Kossiver, who visits her family in the Midwest often, notices that housing is much cheaper in comparison to the Bay Area.
“When we go to Cleveland we say, ‘Oh, we could have that mansion,’” she said. “But that is in the Midwest and we are a biracial couple — would that be equally as accepting?”

NEW TAX PLAN

On Nov. 16, GOP House Speaker Paul Ryan won the majority vote for the passing of a version of the tax bill. The Republican tax bill now limits the mortgage interest deduction on newly purchased homes.

“Mortgage deduction is a break on taxes that add into home affordability,” said the 2018 President of the San Mateo County Association of Realtors, Eric Berggren.

The deduction will have a greater impact in pricey cities, such as San Francisco, New York and Boston.
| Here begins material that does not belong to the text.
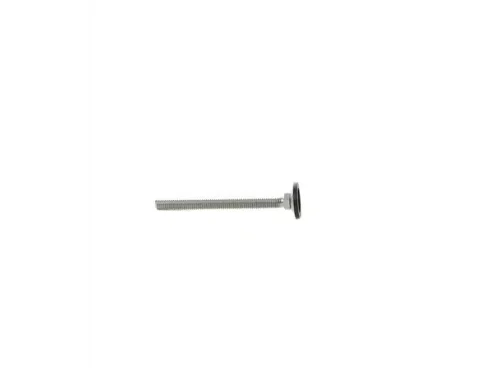 hnkparts2-588964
In the past, homeowners could deduct interest on mortgages of up to $1 million, but now the cap will be reduced to $500,000. As a result, homebuyers will now face particular difficulties in affording homes.

“For most of the country, [the tax plan] doesn’t really make a difference about the amount when home prices are much lower,” Berggren said. “[In] most areas of the country, homes are between $100,000 and $500,000.”

However, Berggren does not think that the plan will have a large immediate impact in the Bay Area.

“I do not believe that it will have a great effect on our local market,” he said. “It will, however, keep some from being able to purchase here on the Peninsula. There will always be buyers. With the low inventory, I believe that the mortgage deduction will not be a big factor. If we see a shift in the market and a glut of inventory, the answer may be different.”

The bill aims to boost the U.S. economy. In theory, the new tax code will deter buyers from overbidding for a home, and therefore bring the price of houses down over time. Although this may be true, this does not take away the increasing number of employees and families moving to the Bay Area as a result of emerging tech companies.

“With the tech industry and biotech booming over the past 20 years,” Berggren said, “the Peninsula has become a very popular place to live.”

The SAMCAR, along with the California Association of Realtors and National Association of Realtors, opposes the mortgage deduction changes connected to the Republican tax bill.

“[The associations] oppose any taxes that will hurt or hinder the real estate market,” Berggren said. “Even with a small change in tax base, there will be fall out.”

The future of the Bay Area lies in more housing development.
“The commute on 101 is terrible and will only get worse over the next few years,” Berggren said. “We are seeing more homes being built along El Camino and close to train stations. This is and will continue.”